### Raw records
=====
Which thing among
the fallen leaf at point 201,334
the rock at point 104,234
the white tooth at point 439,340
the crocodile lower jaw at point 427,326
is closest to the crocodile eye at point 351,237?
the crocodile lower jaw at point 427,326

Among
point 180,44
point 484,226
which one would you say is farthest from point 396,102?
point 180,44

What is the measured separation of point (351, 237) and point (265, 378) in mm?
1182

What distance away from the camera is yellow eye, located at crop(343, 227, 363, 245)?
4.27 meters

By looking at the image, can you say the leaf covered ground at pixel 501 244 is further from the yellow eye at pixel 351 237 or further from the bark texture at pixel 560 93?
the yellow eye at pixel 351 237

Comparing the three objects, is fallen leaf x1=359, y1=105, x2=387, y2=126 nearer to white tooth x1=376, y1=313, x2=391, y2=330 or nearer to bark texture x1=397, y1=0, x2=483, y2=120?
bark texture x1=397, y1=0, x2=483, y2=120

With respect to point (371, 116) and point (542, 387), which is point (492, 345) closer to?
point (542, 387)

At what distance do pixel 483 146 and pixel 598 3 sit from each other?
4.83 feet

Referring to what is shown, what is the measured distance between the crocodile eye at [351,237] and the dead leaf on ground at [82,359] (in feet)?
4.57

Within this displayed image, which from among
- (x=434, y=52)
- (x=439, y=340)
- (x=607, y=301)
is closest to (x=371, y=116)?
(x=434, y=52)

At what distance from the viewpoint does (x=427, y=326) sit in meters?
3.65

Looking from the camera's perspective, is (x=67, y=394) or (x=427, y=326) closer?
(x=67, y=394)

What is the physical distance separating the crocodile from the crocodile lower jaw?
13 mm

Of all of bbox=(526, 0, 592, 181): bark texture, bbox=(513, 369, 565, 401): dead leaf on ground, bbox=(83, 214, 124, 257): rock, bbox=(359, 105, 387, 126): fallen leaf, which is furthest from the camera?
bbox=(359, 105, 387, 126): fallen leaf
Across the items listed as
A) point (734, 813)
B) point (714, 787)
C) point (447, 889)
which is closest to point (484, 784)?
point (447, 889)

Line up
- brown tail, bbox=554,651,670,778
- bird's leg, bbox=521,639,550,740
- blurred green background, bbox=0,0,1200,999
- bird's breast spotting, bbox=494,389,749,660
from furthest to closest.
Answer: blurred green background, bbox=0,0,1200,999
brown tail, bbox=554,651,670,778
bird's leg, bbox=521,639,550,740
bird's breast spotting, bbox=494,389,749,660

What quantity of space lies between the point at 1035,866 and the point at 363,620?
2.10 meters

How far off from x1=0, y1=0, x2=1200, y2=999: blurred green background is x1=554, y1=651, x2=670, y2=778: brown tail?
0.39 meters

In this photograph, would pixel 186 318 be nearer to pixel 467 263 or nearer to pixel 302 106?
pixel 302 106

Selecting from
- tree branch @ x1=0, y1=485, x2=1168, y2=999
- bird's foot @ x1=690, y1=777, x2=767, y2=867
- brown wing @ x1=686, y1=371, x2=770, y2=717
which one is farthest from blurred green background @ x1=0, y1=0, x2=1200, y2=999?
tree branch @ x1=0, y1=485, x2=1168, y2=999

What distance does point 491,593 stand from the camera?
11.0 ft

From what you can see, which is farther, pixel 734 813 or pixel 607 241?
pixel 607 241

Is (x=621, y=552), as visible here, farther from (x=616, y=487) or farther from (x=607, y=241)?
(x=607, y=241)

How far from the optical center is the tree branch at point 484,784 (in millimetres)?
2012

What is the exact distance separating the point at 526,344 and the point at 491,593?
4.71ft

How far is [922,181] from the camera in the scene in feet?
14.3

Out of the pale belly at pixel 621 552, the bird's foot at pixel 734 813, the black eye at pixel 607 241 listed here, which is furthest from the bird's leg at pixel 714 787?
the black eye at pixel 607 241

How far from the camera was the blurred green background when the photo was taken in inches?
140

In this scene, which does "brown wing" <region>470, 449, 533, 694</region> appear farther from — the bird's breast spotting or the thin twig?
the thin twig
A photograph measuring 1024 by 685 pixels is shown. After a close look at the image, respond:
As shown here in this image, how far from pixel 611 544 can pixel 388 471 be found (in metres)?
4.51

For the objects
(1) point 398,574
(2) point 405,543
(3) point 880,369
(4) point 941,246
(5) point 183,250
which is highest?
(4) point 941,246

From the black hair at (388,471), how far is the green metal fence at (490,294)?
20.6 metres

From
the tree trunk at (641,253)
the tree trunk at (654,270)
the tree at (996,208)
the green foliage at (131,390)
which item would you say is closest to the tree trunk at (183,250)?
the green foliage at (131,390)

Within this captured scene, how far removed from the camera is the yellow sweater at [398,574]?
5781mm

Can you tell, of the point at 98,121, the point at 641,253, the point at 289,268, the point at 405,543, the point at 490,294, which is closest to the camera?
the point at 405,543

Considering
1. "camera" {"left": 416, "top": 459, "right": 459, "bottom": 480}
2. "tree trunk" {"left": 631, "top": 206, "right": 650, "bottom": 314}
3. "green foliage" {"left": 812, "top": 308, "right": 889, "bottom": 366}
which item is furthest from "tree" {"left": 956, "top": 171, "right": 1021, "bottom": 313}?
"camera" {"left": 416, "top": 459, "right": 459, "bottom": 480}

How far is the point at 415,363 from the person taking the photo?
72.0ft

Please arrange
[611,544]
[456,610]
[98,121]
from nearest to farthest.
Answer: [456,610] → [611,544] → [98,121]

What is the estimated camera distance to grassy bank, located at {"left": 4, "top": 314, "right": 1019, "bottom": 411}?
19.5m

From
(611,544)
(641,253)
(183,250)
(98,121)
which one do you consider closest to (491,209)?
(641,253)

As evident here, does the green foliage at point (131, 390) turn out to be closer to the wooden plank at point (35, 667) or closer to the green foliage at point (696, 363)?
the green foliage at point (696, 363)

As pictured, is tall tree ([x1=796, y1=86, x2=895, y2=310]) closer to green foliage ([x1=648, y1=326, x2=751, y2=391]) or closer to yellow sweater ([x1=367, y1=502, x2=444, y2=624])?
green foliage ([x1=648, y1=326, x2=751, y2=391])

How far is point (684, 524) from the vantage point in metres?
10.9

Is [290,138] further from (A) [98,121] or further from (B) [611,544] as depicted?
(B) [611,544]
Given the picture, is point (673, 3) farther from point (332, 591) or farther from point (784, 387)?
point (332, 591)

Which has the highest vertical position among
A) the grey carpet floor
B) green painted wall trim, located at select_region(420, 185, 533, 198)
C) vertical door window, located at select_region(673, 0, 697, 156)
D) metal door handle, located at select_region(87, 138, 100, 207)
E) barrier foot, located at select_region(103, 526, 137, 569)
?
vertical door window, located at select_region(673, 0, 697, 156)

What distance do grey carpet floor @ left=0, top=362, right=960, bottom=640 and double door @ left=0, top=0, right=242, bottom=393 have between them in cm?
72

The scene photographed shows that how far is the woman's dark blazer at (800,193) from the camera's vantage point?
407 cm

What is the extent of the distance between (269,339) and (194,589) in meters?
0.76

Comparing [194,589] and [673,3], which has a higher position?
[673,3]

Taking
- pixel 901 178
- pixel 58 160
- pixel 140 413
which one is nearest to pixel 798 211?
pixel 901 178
=====
Reproduce all of the data above word for word, line by line.

### Response to this exercise
Which thing among
the fallen leaf at point 201,334
the rock at point 104,234
the white tooth at point 439,340
the crocodile lower jaw at point 427,326
is closest to the crocodile eye at point 351,237?
the crocodile lower jaw at point 427,326

Among
point 180,44
point 484,226
which one would you say is farthest from point 396,102?
point 180,44

What is the measured separation of point (351, 237) and point (265, 378) in mm?
1182

What distance away from the camera is yellow eye, located at crop(343, 227, 363, 245)?
4.27 meters

By looking at the image, can you say the leaf covered ground at pixel 501 244 is further from the yellow eye at pixel 351 237 or further from the bark texture at pixel 560 93?
the yellow eye at pixel 351 237

Comparing the three objects, is fallen leaf x1=359, y1=105, x2=387, y2=126 nearer to white tooth x1=376, y1=313, x2=391, y2=330 or nearer to bark texture x1=397, y1=0, x2=483, y2=120?
bark texture x1=397, y1=0, x2=483, y2=120

With respect to point (371, 116) and point (542, 387), which is point (492, 345) closer to?
point (542, 387)

At what distance do pixel 483 146 and pixel 598 3 sit from each other?
4.83 feet

Referring to what is shown, what is the measured distance between the crocodile eye at [351,237] and the dead leaf on ground at [82,359] (in feet)?
4.57

Within this displayed image, which from among
- (x=434, y=52)
- (x=439, y=340)
- (x=607, y=301)
is closest to (x=371, y=116)?
(x=434, y=52)

At what distance from the viewpoint does (x=427, y=326) sit in meters?
3.65

Looking from the camera's perspective, is (x=67, y=394) or (x=427, y=326) closer?
(x=67, y=394)

What is the physical distance separating the crocodile from the crocodile lower jaw?
13 mm

Of all of bbox=(526, 0, 592, 181): bark texture, bbox=(513, 369, 565, 401): dead leaf on ground, bbox=(83, 214, 124, 257): rock, bbox=(359, 105, 387, 126): fallen leaf, which is furthest from the camera?
bbox=(359, 105, 387, 126): fallen leaf
Across the items listed as
A) point (734, 813)
B) point (714, 787)
C) point (447, 889)
which is closest to point (484, 784)?
point (447, 889)

Line up
- brown tail, bbox=554,651,670,778
- bird's leg, bbox=521,639,550,740
- blurred green background, bbox=0,0,1200,999
- bird's breast spotting, bbox=494,389,749,660
from furthest to closest.
Answer: blurred green background, bbox=0,0,1200,999
brown tail, bbox=554,651,670,778
bird's leg, bbox=521,639,550,740
bird's breast spotting, bbox=494,389,749,660

What quantity of space lies between the point at 1035,866 and the point at 363,620?
2.10 meters

How far off from x1=0, y1=0, x2=1200, y2=999: blurred green background is x1=554, y1=651, x2=670, y2=778: brown tail?
0.39 meters

In this photograph, would pixel 186 318 be nearer to pixel 467 263 or nearer to pixel 302 106?
pixel 302 106

Selecting from
- tree branch @ x1=0, y1=485, x2=1168, y2=999
- bird's foot @ x1=690, y1=777, x2=767, y2=867
- brown wing @ x1=686, y1=371, x2=770, y2=717
which one is farthest from blurred green background @ x1=0, y1=0, x2=1200, y2=999?
tree branch @ x1=0, y1=485, x2=1168, y2=999

What distance does point 491,593 stand from the camera?
11.0 ft

From what you can see, which is farther, pixel 734 813 or pixel 607 241?
pixel 607 241

Is (x=621, y=552), as visible here, farther from (x=616, y=487) or farther from (x=607, y=241)?
(x=607, y=241)

How far from the optical center is the tree branch at point 484,784 (in millimetres)?
2012

What is the exact distance separating the point at 526,344 and the point at 491,593?
4.71ft

How far is [922,181] from the camera in the scene in feet?
14.3

Out of the pale belly at pixel 621 552, the bird's foot at pixel 734 813, the black eye at pixel 607 241 listed here, which is furthest from the bird's leg at pixel 714 787?
the black eye at pixel 607 241

How far from the camera was the blurred green background when the photo was taken in inches?
140

In this scene, which does "brown wing" <region>470, 449, 533, 694</region> appear farther from — the bird's breast spotting or the thin twig?
the thin twig
A photograph measuring 1024 by 685 pixels is shown. After a close look at the image, respond:
As shown here in this image, how far from pixel 611 544 can pixel 388 471 be found (in metres)?
4.51

For the objects
(1) point 398,574
(2) point 405,543
(3) point 880,369
(4) point 941,246
(5) point 183,250
which is highest?
(4) point 941,246

From the black hair at (388,471), how far is the green metal fence at (490,294)?
20.6 metres

From
the tree trunk at (641,253)
the tree trunk at (654,270)
the tree at (996,208)
the green foliage at (131,390)
which item would you say is closest to the tree trunk at (183,250)?
the green foliage at (131,390)

Within this captured scene, how far removed from the camera is the yellow sweater at [398,574]?
5781mm

Can you tell, of the point at 98,121, the point at 641,253, the point at 289,268, the point at 405,543, the point at 490,294, which is closest to the camera?
the point at 405,543

Considering
1. "camera" {"left": 416, "top": 459, "right": 459, "bottom": 480}
2. "tree trunk" {"left": 631, "top": 206, "right": 650, "bottom": 314}
3. "green foliage" {"left": 812, "top": 308, "right": 889, "bottom": 366}
which item is furthest from "tree" {"left": 956, "top": 171, "right": 1021, "bottom": 313}?
"camera" {"left": 416, "top": 459, "right": 459, "bottom": 480}

How far is the point at 415,363 from the person taking the photo?
72.0ft

Please arrange
[611,544]
[456,610]
[98,121]
from nearest to farthest.
Answer: [456,610] → [611,544] → [98,121]

What is the estimated camera distance to grassy bank, located at {"left": 4, "top": 314, "right": 1019, "bottom": 411}?
19.5m

From
(611,544)
(641,253)
(183,250)
(98,121)
which one do you consider closest to (491,209)?
(641,253)

As evident here, does the green foliage at point (131, 390) turn out to be closer to the wooden plank at point (35, 667) or closer to the green foliage at point (696, 363)?
the green foliage at point (696, 363)

As pictured, is tall tree ([x1=796, y1=86, x2=895, y2=310]) closer to green foliage ([x1=648, y1=326, x2=751, y2=391]) or closer to yellow sweater ([x1=367, y1=502, x2=444, y2=624])?
green foliage ([x1=648, y1=326, x2=751, y2=391])

How far is point (684, 524) from the vantage point in metres?
10.9

Is [290,138] further from (A) [98,121] or further from (B) [611,544] as depicted?
(B) [611,544]
Given the picture, is point (673, 3) farther from point (332, 591) or farther from point (784, 387)?
point (332, 591)

Which has the highest vertical position among
A) the grey carpet floor
B) green painted wall trim, located at select_region(420, 185, 533, 198)
C) vertical door window, located at select_region(673, 0, 697, 156)
D) metal door handle, located at select_region(87, 138, 100, 207)
E) barrier foot, located at select_region(103, 526, 137, 569)
?
vertical door window, located at select_region(673, 0, 697, 156)

What distance do grey carpet floor @ left=0, top=362, right=960, bottom=640 and double door @ left=0, top=0, right=242, bottom=393 have between them in cm?
72

The scene photographed shows that how far is the woman's dark blazer at (800,193) from the camera's vantage point?
407 cm

What is the extent of the distance between (269,339) and (194,589) in meters?
0.76

Comparing [194,589] and [673,3], which has a higher position?
[673,3]

Taking
- pixel 901 178
- pixel 58 160
- pixel 140 413
which one is nearest to pixel 798 211?
pixel 901 178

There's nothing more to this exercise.